> _WRITTEN REQUEST_
Reproduce the data word for word, starting with its very first line and going on through the line that contains "222H245V230L248 233H267V230H275L279 226V211H275V203H248V207L241", including that line.

[start RECORDED DATA]

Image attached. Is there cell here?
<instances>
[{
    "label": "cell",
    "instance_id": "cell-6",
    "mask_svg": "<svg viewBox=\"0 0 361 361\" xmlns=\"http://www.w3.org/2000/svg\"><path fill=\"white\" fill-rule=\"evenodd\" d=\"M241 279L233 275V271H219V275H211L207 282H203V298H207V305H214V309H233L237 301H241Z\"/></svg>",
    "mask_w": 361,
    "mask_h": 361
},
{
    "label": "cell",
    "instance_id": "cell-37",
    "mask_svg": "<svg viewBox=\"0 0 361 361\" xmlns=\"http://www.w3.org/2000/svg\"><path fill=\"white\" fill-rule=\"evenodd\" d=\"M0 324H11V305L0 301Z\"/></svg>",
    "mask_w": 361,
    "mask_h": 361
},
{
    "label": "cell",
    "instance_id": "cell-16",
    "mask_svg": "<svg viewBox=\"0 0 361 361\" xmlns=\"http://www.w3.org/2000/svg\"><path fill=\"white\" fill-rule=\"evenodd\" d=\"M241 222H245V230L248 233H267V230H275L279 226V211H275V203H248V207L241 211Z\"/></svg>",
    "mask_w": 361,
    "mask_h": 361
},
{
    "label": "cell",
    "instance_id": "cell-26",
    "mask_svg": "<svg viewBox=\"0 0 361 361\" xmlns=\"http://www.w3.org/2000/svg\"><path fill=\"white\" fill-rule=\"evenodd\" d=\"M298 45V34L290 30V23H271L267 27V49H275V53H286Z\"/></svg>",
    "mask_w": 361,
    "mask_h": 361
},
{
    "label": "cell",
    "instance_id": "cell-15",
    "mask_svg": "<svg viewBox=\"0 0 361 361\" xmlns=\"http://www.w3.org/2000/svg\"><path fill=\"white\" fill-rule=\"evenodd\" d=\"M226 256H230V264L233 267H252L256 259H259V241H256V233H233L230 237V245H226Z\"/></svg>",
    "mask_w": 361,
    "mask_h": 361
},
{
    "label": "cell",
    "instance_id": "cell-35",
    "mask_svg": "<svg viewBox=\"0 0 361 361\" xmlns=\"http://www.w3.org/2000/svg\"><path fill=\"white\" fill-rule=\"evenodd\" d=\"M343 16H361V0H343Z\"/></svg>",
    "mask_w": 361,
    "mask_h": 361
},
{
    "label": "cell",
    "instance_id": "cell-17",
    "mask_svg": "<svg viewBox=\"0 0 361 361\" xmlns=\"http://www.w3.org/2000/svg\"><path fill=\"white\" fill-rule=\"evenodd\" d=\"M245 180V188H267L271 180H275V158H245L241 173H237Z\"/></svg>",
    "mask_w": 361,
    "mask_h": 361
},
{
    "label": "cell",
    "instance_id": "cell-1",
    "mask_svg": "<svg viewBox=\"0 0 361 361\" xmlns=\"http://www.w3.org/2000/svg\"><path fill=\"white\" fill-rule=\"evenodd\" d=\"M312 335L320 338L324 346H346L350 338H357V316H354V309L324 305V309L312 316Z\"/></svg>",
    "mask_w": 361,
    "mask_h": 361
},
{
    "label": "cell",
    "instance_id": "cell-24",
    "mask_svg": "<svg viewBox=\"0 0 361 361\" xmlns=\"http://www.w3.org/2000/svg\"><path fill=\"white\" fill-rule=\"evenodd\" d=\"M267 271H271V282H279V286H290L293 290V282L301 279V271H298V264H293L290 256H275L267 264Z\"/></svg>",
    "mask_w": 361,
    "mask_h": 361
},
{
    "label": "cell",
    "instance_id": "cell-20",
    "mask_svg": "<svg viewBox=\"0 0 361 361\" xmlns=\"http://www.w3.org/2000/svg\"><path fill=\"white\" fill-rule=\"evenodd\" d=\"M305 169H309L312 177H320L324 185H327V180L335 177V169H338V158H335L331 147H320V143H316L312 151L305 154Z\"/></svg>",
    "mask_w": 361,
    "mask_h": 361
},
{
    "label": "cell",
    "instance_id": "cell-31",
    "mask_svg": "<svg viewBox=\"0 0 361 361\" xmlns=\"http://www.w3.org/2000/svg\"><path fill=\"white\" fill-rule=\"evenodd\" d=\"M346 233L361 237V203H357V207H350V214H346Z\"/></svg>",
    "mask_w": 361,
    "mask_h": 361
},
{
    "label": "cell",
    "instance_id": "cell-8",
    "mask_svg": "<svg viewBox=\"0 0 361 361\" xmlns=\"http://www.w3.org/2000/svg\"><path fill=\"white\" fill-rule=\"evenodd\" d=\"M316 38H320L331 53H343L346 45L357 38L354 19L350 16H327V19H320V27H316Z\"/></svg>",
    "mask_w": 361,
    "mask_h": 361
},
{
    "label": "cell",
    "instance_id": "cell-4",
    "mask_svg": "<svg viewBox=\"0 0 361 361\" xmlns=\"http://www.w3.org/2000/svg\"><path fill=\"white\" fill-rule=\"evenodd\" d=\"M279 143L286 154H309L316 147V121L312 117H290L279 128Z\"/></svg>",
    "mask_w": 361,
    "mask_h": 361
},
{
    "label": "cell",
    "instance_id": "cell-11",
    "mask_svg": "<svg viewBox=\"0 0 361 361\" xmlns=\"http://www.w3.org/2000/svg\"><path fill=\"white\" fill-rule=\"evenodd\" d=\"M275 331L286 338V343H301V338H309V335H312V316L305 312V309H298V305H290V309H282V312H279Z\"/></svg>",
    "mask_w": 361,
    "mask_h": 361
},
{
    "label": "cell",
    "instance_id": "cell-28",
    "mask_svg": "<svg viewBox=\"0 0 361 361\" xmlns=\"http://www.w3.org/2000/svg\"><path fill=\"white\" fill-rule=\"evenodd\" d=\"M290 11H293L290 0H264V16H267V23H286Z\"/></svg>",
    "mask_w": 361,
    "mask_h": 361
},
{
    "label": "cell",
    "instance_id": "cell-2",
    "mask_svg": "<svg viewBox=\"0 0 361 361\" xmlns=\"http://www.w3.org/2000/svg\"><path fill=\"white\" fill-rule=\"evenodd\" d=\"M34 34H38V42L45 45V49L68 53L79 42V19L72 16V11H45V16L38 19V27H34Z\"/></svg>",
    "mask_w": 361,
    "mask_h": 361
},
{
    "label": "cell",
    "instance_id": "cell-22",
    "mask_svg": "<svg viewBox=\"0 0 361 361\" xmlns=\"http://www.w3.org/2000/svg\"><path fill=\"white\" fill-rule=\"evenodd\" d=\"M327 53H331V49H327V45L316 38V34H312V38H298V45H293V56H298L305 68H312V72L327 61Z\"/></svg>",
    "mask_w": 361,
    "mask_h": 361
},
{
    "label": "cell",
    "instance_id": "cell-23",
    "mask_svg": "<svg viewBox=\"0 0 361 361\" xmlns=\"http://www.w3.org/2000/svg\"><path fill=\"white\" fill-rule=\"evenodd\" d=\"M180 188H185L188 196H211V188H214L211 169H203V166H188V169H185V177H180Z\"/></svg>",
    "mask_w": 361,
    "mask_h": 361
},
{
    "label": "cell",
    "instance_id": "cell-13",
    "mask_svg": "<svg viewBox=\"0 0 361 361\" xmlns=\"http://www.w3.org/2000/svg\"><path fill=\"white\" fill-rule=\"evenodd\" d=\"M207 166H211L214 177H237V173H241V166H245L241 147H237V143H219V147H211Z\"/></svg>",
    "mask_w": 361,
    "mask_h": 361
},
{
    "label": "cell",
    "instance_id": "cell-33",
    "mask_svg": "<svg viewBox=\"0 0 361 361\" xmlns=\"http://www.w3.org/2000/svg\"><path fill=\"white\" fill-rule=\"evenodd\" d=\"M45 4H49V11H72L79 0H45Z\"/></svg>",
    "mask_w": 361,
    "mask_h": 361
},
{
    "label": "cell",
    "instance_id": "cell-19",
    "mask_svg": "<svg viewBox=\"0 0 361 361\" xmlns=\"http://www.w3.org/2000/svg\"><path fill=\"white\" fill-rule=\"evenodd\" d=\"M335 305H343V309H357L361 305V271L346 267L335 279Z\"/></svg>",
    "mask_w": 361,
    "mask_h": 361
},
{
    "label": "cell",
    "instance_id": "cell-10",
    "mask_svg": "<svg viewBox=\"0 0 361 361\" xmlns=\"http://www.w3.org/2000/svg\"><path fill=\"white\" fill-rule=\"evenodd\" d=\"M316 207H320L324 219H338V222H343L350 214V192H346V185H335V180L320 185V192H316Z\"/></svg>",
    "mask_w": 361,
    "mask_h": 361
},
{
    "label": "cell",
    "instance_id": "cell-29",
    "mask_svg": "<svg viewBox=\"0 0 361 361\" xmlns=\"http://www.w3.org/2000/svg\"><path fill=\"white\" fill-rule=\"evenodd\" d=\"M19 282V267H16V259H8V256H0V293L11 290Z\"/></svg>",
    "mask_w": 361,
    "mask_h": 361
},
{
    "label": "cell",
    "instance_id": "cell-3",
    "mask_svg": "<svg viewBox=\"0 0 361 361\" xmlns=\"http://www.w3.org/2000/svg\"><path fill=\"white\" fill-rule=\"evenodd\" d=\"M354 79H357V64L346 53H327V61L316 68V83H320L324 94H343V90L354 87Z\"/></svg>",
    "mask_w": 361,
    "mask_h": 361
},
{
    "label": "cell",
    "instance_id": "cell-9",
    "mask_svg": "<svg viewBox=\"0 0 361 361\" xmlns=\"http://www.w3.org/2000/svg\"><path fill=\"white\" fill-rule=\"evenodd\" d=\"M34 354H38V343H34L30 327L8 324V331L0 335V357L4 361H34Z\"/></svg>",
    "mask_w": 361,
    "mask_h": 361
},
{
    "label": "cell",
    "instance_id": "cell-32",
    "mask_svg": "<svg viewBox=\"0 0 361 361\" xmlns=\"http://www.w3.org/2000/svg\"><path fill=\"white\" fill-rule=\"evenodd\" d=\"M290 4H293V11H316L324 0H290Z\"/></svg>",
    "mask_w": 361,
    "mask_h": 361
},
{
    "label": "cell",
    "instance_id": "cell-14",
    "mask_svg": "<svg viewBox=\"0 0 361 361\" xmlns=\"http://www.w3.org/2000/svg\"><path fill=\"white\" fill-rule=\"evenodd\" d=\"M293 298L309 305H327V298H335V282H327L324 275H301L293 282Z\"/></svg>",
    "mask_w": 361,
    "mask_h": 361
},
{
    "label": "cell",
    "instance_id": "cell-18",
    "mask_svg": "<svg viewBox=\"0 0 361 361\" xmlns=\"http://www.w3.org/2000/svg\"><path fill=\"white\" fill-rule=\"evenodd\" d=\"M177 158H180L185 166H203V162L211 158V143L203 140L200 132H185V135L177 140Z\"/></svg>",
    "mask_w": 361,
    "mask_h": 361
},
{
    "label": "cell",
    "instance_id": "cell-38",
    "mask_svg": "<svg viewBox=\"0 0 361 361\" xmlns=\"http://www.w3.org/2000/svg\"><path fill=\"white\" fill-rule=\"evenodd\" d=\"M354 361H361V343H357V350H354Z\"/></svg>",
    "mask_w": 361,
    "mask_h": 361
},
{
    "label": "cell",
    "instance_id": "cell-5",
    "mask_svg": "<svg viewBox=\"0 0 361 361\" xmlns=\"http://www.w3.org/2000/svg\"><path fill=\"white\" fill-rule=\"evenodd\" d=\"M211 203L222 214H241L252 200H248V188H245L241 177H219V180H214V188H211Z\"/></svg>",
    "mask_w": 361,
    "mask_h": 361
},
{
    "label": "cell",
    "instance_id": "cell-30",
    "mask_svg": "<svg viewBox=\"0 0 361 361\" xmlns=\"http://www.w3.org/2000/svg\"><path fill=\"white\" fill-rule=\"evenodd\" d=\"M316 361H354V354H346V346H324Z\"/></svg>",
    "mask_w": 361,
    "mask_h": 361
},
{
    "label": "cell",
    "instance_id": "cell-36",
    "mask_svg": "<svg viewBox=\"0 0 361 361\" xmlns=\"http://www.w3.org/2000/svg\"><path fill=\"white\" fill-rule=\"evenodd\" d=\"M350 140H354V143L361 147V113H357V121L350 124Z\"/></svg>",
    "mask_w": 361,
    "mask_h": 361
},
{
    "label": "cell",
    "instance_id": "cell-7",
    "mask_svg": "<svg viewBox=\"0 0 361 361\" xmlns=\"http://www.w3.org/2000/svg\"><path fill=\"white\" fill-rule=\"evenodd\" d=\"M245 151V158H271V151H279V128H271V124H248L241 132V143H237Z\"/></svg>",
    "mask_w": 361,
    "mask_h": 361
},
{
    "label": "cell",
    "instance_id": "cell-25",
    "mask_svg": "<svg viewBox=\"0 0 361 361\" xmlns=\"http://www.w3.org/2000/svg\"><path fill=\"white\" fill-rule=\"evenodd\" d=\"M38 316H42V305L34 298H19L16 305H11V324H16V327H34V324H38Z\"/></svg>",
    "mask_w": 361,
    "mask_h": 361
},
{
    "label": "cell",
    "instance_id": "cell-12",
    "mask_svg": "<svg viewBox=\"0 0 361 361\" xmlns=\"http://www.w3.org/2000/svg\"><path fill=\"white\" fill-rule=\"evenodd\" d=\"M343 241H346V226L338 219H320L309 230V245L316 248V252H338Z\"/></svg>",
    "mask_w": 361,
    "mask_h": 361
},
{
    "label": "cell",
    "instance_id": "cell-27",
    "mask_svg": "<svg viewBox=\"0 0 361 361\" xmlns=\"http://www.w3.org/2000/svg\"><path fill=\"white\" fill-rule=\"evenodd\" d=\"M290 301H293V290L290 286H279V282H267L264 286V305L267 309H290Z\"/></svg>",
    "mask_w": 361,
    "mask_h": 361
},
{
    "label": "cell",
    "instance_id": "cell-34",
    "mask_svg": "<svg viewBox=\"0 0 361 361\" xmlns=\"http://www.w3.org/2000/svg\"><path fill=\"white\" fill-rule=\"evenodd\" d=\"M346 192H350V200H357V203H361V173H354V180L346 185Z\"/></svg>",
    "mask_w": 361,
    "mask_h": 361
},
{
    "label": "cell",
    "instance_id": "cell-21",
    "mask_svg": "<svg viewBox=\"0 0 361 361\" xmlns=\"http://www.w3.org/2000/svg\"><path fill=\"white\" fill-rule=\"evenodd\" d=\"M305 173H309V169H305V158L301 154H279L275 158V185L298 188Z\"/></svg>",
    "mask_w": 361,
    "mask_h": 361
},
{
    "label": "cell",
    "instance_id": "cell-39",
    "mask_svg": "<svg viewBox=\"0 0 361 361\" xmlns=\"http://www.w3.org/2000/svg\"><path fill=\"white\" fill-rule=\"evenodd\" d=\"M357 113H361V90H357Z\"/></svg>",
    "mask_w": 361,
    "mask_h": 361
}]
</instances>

[end RECORDED DATA]

> _REPLY TO THE EXERCISE_
Image attached. Is there cell here?
<instances>
[{
    "label": "cell",
    "instance_id": "cell-6",
    "mask_svg": "<svg viewBox=\"0 0 361 361\" xmlns=\"http://www.w3.org/2000/svg\"><path fill=\"white\" fill-rule=\"evenodd\" d=\"M241 279L233 275V271H219V275H211L207 282H203V298H207V305H214V309H233L237 301H241Z\"/></svg>",
    "mask_w": 361,
    "mask_h": 361
},
{
    "label": "cell",
    "instance_id": "cell-37",
    "mask_svg": "<svg viewBox=\"0 0 361 361\" xmlns=\"http://www.w3.org/2000/svg\"><path fill=\"white\" fill-rule=\"evenodd\" d=\"M0 324H11V305L0 301Z\"/></svg>",
    "mask_w": 361,
    "mask_h": 361
},
{
    "label": "cell",
    "instance_id": "cell-16",
    "mask_svg": "<svg viewBox=\"0 0 361 361\" xmlns=\"http://www.w3.org/2000/svg\"><path fill=\"white\" fill-rule=\"evenodd\" d=\"M241 222H245V230L248 233H267V230H275L279 226V211H275V203H248V207L241 211Z\"/></svg>",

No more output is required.